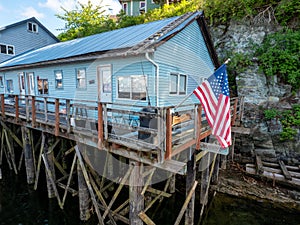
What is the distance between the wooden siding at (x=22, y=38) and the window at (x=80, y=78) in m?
13.3

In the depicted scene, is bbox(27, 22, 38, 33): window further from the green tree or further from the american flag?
the american flag

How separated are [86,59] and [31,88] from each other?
6543mm

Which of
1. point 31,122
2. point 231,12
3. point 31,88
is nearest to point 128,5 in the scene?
point 231,12

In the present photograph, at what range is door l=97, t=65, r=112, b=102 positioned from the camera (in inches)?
333

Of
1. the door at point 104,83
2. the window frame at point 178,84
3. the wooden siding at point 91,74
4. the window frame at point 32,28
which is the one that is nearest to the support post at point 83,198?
the wooden siding at point 91,74

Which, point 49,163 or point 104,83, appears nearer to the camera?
point 49,163

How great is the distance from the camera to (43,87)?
11.7 metres

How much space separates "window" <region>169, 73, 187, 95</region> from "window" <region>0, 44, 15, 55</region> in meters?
17.8

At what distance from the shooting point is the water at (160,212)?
6879mm

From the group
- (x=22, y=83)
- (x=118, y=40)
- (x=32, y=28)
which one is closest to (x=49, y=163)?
(x=118, y=40)

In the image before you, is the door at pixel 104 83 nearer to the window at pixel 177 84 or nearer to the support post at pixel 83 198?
the window at pixel 177 84

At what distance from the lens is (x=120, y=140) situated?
4645 millimetres

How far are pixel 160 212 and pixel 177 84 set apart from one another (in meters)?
5.46

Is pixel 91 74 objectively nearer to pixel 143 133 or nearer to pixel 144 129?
pixel 143 133
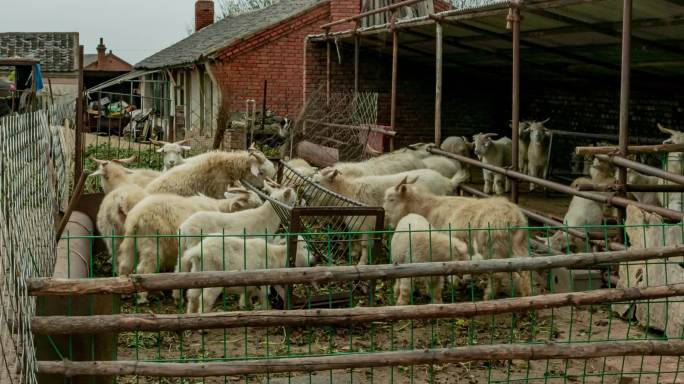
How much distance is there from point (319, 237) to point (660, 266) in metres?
4.21

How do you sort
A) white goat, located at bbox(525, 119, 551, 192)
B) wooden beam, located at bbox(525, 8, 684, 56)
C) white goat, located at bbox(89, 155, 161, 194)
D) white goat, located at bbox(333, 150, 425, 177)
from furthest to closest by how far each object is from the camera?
1. white goat, located at bbox(525, 119, 551, 192)
2. white goat, located at bbox(333, 150, 425, 177)
3. wooden beam, located at bbox(525, 8, 684, 56)
4. white goat, located at bbox(89, 155, 161, 194)

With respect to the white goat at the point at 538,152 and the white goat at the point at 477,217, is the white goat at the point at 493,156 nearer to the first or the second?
→ the white goat at the point at 538,152

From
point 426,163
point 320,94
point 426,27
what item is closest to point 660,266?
point 426,163

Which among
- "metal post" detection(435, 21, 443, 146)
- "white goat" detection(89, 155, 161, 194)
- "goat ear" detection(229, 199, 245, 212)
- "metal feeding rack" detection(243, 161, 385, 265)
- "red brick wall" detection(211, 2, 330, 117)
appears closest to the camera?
"metal feeding rack" detection(243, 161, 385, 265)

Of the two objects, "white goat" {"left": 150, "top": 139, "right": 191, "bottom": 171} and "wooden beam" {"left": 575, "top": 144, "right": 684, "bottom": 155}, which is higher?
"wooden beam" {"left": 575, "top": 144, "right": 684, "bottom": 155}

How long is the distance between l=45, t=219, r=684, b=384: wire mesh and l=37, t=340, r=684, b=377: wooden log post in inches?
34.8

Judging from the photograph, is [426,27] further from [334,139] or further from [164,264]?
[164,264]

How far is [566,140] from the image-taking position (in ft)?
69.7

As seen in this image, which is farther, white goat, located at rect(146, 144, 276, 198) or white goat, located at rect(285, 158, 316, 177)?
white goat, located at rect(285, 158, 316, 177)

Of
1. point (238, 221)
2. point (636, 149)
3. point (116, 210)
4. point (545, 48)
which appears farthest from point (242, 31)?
point (636, 149)

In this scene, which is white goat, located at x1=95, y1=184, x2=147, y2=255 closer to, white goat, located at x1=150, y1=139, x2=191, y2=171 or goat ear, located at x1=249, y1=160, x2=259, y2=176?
goat ear, located at x1=249, y1=160, x2=259, y2=176

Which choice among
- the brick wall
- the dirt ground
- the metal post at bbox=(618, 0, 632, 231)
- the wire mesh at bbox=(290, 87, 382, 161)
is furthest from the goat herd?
the brick wall

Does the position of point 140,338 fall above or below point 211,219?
below

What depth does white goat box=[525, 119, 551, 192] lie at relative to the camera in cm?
1798
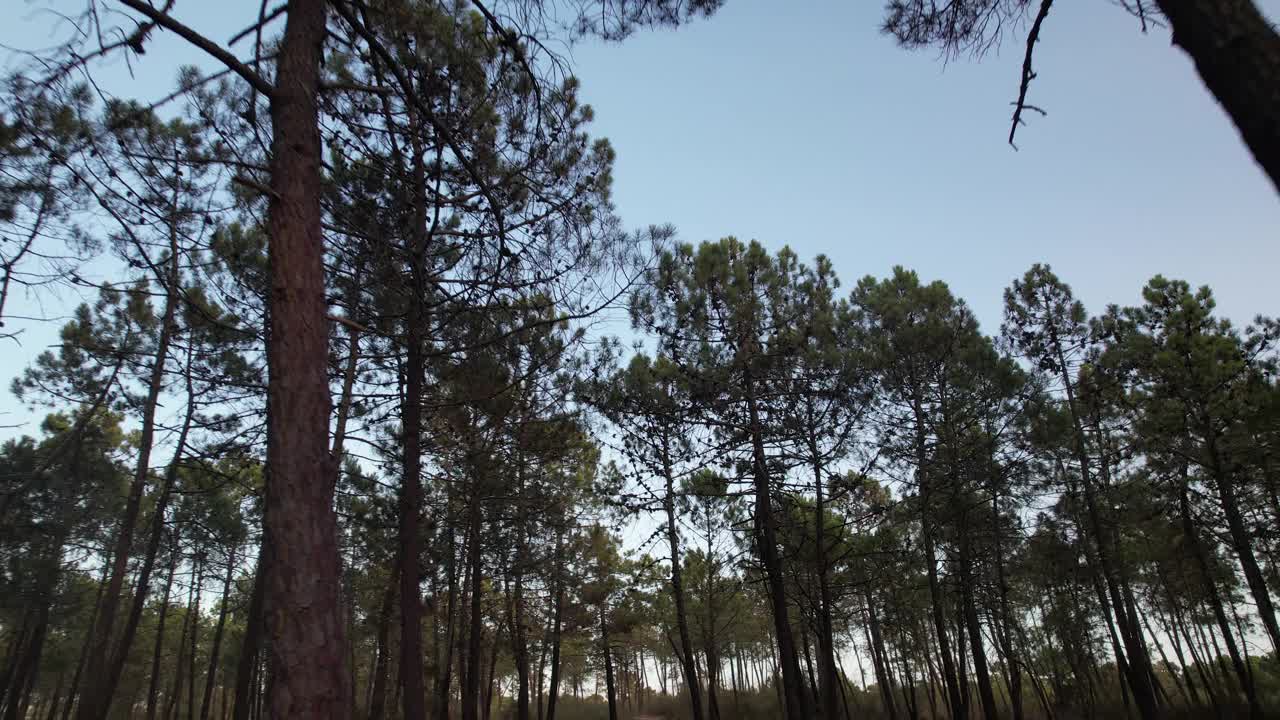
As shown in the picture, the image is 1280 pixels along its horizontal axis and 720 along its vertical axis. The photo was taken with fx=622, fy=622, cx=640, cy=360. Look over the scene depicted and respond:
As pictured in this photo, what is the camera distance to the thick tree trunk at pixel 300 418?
2.81 metres

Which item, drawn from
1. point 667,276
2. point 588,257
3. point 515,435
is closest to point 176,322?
point 515,435

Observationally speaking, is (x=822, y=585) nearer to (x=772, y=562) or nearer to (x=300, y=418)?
(x=772, y=562)

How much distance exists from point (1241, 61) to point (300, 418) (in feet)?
12.9

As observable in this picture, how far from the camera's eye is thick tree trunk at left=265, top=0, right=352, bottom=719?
281cm

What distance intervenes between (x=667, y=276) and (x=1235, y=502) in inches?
532

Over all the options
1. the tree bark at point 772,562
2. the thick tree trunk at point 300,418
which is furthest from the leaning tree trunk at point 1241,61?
the tree bark at point 772,562

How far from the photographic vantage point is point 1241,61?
5.88 ft

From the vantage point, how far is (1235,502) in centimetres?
1339

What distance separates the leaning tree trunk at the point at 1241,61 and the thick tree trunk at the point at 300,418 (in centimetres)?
381

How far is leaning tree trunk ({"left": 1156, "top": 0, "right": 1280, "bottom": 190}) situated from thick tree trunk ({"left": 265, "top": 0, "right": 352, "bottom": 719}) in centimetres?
381

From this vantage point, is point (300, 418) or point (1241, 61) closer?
point (1241, 61)

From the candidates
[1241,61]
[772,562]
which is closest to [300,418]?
[1241,61]

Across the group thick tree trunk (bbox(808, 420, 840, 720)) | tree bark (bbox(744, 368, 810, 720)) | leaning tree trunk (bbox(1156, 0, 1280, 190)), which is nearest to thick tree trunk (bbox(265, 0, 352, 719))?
leaning tree trunk (bbox(1156, 0, 1280, 190))

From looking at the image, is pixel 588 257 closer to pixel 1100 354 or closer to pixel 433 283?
pixel 433 283
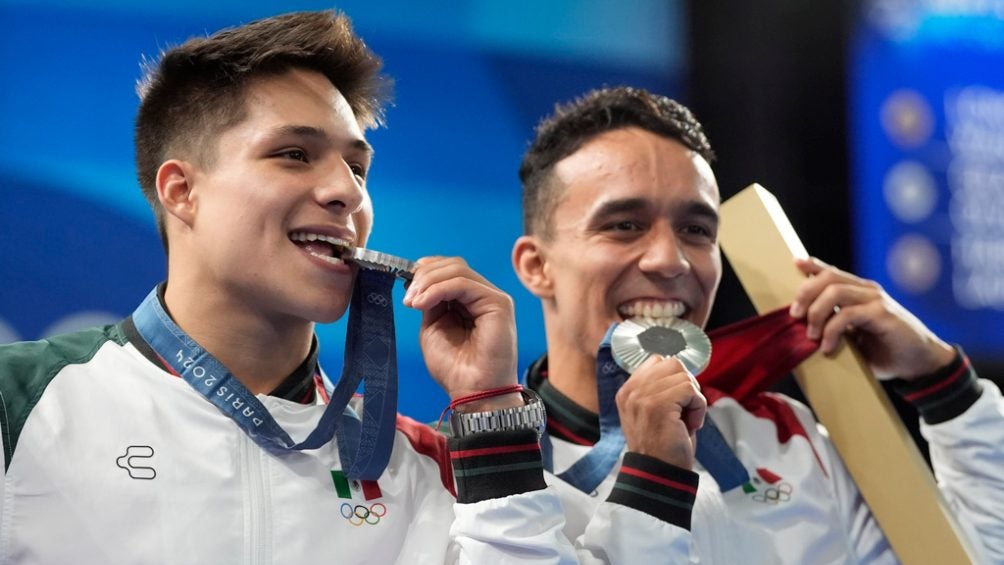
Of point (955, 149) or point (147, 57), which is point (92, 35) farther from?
point (955, 149)

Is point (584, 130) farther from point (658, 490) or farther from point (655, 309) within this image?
point (658, 490)

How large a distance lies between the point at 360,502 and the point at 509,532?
0.93 feet

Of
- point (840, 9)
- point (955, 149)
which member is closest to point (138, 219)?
point (840, 9)

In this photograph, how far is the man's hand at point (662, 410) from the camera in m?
2.20

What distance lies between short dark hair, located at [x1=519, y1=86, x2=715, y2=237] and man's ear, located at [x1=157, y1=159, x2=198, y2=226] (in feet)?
2.98

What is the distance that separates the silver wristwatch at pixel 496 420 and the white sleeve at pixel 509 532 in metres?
0.12

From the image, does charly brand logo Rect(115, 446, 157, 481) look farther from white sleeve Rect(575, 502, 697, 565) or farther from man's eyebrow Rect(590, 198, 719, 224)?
man's eyebrow Rect(590, 198, 719, 224)

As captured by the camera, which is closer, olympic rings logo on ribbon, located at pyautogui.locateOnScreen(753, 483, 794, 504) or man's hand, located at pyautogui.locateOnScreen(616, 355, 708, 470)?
man's hand, located at pyautogui.locateOnScreen(616, 355, 708, 470)

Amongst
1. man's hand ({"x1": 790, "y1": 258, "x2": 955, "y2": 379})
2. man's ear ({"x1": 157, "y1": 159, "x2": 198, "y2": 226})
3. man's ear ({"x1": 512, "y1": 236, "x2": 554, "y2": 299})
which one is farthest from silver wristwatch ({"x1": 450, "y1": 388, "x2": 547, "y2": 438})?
man's hand ({"x1": 790, "y1": 258, "x2": 955, "y2": 379})

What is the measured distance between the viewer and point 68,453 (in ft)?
6.24

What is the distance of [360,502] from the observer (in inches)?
81.7

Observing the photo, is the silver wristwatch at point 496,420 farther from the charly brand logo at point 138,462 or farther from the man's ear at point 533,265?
the man's ear at point 533,265

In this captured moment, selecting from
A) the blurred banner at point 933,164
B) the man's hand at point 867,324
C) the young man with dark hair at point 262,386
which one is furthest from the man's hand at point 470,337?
the blurred banner at point 933,164

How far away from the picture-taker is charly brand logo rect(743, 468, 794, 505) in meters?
2.53
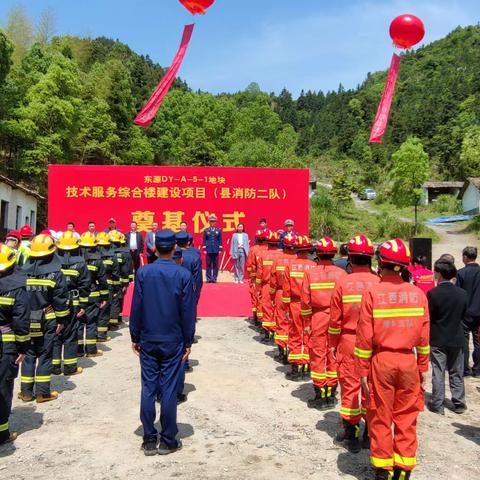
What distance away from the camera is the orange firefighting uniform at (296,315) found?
19.4ft

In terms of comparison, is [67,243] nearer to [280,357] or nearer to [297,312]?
[297,312]

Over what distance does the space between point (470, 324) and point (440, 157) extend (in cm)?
5552

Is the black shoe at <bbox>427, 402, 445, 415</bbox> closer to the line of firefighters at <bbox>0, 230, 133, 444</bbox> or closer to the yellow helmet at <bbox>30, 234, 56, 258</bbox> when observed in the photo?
the line of firefighters at <bbox>0, 230, 133, 444</bbox>

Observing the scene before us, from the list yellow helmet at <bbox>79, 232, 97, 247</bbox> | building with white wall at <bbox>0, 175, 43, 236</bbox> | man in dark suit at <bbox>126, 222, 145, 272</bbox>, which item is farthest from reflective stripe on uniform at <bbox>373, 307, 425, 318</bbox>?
building with white wall at <bbox>0, 175, 43, 236</bbox>

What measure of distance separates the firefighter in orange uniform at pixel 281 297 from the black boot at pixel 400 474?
10.3 ft

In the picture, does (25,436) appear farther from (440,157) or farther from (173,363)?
(440,157)

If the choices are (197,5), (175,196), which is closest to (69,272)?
(197,5)

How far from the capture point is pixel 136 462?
3783 mm

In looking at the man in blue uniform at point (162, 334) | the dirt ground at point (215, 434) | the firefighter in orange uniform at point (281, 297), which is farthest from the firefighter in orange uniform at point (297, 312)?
the man in blue uniform at point (162, 334)

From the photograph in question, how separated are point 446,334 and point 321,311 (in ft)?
4.61

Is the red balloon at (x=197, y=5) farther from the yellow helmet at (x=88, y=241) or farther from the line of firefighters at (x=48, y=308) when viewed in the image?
the yellow helmet at (x=88, y=241)

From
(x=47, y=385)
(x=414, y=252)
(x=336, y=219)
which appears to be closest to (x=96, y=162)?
(x=336, y=219)

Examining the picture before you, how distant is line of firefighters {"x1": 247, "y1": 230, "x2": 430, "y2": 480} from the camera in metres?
3.22

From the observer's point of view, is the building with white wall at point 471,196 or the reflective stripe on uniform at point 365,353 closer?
the reflective stripe on uniform at point 365,353
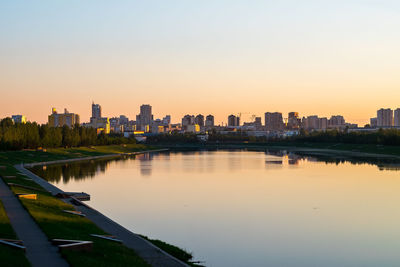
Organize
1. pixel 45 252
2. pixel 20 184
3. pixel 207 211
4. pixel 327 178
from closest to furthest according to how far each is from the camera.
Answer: pixel 45 252
pixel 207 211
pixel 20 184
pixel 327 178

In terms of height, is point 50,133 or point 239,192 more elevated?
point 50,133

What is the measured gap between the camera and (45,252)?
1237 centimetres

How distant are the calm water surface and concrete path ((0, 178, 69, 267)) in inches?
200

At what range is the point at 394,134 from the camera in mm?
98438

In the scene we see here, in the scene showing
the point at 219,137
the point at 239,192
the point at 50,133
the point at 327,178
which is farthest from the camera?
the point at 219,137

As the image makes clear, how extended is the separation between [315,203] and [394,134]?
77318 mm

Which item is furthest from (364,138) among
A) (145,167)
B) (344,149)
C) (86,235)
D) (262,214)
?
(86,235)

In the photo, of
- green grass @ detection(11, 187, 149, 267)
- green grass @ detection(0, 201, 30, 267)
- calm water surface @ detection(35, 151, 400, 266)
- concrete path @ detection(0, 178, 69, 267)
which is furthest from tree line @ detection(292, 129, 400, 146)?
green grass @ detection(0, 201, 30, 267)

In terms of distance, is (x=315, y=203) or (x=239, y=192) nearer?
(x=315, y=203)

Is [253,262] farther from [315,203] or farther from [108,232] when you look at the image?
[315,203]

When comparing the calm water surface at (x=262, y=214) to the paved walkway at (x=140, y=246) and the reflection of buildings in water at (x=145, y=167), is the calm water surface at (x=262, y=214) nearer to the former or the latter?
the paved walkway at (x=140, y=246)

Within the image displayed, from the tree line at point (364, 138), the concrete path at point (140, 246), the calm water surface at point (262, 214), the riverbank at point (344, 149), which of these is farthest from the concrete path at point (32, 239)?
the tree line at point (364, 138)

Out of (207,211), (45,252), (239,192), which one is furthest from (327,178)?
(45,252)

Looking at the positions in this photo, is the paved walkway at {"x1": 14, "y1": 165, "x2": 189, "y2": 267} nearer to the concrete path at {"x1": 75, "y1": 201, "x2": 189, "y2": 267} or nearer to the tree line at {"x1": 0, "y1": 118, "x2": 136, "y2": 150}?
the concrete path at {"x1": 75, "y1": 201, "x2": 189, "y2": 267}
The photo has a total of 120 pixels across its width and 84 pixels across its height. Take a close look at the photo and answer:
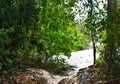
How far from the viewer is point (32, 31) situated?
12.9 m

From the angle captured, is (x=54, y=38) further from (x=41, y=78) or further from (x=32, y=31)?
(x=41, y=78)

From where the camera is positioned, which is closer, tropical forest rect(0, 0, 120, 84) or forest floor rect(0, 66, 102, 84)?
tropical forest rect(0, 0, 120, 84)

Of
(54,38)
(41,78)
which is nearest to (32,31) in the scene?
(41,78)

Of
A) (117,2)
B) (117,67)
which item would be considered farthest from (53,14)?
(117,67)

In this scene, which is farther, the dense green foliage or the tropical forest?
the dense green foliage

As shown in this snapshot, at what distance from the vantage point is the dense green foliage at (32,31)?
34.8ft

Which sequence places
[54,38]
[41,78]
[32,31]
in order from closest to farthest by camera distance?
1. [41,78]
2. [32,31]
3. [54,38]

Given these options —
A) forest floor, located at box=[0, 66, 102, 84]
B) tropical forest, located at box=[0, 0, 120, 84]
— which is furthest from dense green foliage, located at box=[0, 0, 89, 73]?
forest floor, located at box=[0, 66, 102, 84]

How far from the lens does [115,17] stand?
8.95 m

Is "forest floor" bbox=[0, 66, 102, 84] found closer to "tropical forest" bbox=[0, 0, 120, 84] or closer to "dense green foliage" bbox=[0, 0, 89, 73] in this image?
"tropical forest" bbox=[0, 0, 120, 84]

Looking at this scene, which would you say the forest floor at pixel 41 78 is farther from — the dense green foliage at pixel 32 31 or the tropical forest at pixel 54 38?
the dense green foliage at pixel 32 31

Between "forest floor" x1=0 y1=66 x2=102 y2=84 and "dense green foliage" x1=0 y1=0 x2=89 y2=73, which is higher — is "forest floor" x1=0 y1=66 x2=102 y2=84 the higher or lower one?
the lower one

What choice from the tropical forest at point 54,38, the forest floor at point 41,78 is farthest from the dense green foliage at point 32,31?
the forest floor at point 41,78

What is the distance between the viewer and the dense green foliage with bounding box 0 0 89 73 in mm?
10602
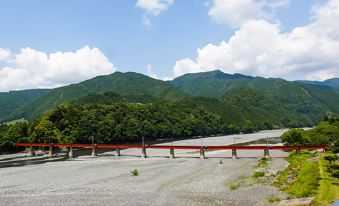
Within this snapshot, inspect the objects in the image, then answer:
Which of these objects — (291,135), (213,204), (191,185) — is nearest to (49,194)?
(191,185)

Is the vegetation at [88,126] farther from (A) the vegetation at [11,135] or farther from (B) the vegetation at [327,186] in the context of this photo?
(B) the vegetation at [327,186]

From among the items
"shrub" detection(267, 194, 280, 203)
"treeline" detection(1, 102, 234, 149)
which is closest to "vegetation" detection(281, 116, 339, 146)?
"shrub" detection(267, 194, 280, 203)

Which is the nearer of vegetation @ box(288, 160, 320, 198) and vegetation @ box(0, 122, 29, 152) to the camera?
vegetation @ box(288, 160, 320, 198)

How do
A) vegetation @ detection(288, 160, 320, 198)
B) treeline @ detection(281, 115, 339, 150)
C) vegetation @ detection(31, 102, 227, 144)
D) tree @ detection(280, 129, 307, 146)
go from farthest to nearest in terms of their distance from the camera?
vegetation @ detection(31, 102, 227, 144), tree @ detection(280, 129, 307, 146), treeline @ detection(281, 115, 339, 150), vegetation @ detection(288, 160, 320, 198)

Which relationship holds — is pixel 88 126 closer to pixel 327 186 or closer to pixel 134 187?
pixel 134 187

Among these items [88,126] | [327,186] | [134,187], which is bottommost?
[134,187]

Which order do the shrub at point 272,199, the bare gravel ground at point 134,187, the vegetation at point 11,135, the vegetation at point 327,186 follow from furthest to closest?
1. the vegetation at point 11,135
2. the bare gravel ground at point 134,187
3. the shrub at point 272,199
4. the vegetation at point 327,186

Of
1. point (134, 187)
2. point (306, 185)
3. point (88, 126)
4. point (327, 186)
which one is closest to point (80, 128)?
point (88, 126)

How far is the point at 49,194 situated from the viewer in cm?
4984

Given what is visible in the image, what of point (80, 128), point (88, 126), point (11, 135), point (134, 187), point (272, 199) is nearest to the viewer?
point (272, 199)

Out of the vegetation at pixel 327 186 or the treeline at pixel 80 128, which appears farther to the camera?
the treeline at pixel 80 128

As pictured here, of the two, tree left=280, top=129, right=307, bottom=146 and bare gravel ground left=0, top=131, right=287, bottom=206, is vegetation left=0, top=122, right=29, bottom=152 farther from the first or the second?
tree left=280, top=129, right=307, bottom=146

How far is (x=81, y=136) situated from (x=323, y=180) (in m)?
131

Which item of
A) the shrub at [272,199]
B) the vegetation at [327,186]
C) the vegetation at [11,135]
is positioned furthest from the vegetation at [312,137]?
the vegetation at [11,135]
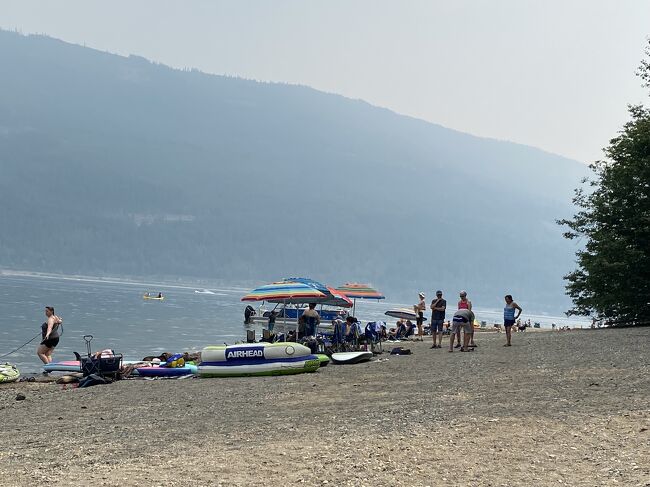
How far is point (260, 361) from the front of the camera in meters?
21.0

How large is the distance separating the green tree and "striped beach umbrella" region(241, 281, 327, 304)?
1260 cm

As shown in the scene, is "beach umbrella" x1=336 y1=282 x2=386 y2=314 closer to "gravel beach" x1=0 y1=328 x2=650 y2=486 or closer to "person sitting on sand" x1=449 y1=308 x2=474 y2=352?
"person sitting on sand" x1=449 y1=308 x2=474 y2=352

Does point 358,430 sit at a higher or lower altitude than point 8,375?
higher

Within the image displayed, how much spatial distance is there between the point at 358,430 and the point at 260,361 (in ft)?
32.5

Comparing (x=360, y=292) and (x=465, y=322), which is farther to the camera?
(x=360, y=292)

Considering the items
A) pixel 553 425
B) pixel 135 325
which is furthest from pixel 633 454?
pixel 135 325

**TASK OBJECTIVE:** Quote only the lines from the one containing "As shown in the scene, is" through the final line of the records, with both ends included.

**EXERCISE SOLUTION:**
As shown in the scene, is "beach umbrella" x1=336 y1=282 x2=386 y2=314 closer to "gravel beach" x1=0 y1=328 x2=650 y2=486 or closer to "person sitting on sand" x1=449 y1=308 x2=474 y2=352?
"person sitting on sand" x1=449 y1=308 x2=474 y2=352

Does point 358,430 sit at a higher or lower altitude than point 8,375?
higher

Within the image displayed, how much spatial distance is there between the point at 358,430 and the point at 260,361 (in ft)?
32.5

Comparing (x=360, y=292) and (x=465, y=322), which is farther to the camera?
(x=360, y=292)

Considering the items
A) pixel 553 425
B) pixel 135 325
which is furthest from pixel 633 454?
pixel 135 325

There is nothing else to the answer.